Feb 27, 2015

Science

A fun Friday frolic is to visit the Museum. We have a season pass for downstairs, the interactive "Sciencentre" (to quote an over-used cliché, do you see what they did there?) so we can toddle in there at a moment's notice and mess about with stuff.

They have a thingummy on at the moment about the human body which is a bit, I don't know... rubbish? It's full of titanic machines which seek semi-interactively to educate around the senses and organs and all that. The machines really don't need to be as big as they are, and some of them don't seem really to work any more. It's a bit 1970s.

There's an amusing game about reproduction: amusing because you have to race a computer sperm (gasp) into the vagina (gasp) by hammering away at buttons. Lyra likes it because there are buttons. I believe the subtleties of the educational experience elude her, and she remains uncorrupted by the rude words (strangely enough, there's no mention of willies).

Another amusing one is the guts machine where we marvel at the length of the human intestinal tract, as represented by a rope which we pull out of the backside of a picture of a bloke. The rope stretches five metres or so (from memory) and when you let it go it snakes its way back up the man-figures arse. Only thing is, what with the picture being flat and all, the hole where the rope comes out is where the todger out to be, and so it seems very much more like you're grasping his one-eyed trouser snake and extruding it across the room through the medium of the tug-of-war pull. Lyra remains uncorrupted by the subtleties of any connotations an adult such as I might make.

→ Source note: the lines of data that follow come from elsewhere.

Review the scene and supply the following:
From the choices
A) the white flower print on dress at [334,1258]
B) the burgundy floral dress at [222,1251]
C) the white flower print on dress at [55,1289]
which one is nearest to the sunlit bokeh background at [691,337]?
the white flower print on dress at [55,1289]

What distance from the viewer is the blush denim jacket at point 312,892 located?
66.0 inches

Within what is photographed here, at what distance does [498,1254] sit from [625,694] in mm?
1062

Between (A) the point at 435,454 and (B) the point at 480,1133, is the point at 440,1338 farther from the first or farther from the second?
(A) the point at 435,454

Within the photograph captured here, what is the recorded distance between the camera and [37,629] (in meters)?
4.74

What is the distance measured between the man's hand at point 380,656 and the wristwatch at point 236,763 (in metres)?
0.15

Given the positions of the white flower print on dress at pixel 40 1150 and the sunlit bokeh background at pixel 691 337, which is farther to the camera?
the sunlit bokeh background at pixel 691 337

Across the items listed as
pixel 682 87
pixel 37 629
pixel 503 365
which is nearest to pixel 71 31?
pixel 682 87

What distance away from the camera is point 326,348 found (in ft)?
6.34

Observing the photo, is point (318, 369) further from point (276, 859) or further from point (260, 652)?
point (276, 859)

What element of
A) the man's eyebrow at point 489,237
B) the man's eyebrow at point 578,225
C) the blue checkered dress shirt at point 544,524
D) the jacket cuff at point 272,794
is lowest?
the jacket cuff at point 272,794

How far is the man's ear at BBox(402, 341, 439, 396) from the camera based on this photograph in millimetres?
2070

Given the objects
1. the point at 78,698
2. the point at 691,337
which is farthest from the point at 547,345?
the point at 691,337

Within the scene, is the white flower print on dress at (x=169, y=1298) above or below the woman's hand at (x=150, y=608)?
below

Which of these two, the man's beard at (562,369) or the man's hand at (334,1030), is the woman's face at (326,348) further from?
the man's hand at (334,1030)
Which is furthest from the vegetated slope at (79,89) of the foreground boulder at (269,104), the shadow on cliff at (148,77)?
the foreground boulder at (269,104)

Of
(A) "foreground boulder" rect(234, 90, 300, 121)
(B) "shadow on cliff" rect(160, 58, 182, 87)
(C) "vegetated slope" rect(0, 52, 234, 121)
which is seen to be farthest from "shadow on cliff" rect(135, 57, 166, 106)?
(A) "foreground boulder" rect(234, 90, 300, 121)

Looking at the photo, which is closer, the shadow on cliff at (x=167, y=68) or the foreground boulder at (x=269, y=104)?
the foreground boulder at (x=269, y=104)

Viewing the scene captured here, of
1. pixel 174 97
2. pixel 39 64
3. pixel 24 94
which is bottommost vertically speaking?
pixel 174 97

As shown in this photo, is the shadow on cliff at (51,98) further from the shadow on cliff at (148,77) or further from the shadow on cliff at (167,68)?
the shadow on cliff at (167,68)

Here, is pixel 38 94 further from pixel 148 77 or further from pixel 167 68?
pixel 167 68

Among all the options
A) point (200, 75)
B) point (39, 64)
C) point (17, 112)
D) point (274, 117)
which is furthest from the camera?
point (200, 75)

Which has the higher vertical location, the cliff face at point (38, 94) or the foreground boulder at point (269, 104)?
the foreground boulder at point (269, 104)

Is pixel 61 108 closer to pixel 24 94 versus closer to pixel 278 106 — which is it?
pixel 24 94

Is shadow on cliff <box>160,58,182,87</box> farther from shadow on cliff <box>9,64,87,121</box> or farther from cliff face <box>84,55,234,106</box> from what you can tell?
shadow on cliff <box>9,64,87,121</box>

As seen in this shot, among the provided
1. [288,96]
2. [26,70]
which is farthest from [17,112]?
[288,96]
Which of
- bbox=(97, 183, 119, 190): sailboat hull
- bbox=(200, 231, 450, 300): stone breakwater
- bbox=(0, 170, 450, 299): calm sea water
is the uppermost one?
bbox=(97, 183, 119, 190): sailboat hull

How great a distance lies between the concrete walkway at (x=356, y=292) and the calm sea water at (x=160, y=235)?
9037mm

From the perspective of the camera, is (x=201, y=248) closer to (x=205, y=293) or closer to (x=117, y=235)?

The other half of the Sciencentre [sic] is much more fun. Lyra runs around in there, rushing from one thing to the next, pressing buttons with no regard whatsoever to the effect they might have, poking stuff, taking balls out and hiding them in other exhibits, and generally developing her motor skills and curiosity (hopefully).


For instance, here she is playing 3-dimensional Connect 4, having creatively re-interpreted the rules to enable the winning strategy of removing all the balls and throwing them across the room, watching them bounce amusingly and poor old Dad chase them around, even more amusingly.


And here she is sampling the delights of the Centrifugal Chair of Extreme Disorientation, which I imagine has left many a passenger reeling with nausea, but she took it gently and looked on it more as a pilot-harness fastening trainer.

My favourite is the Polypropylene Gas-Giant-In-A-Glass-Globe, which when spun at the appropriate speed forms little weather systems and climatic bands which swirl and dance in a fascinating and vaguely trippy way. I could play with that ball for hours.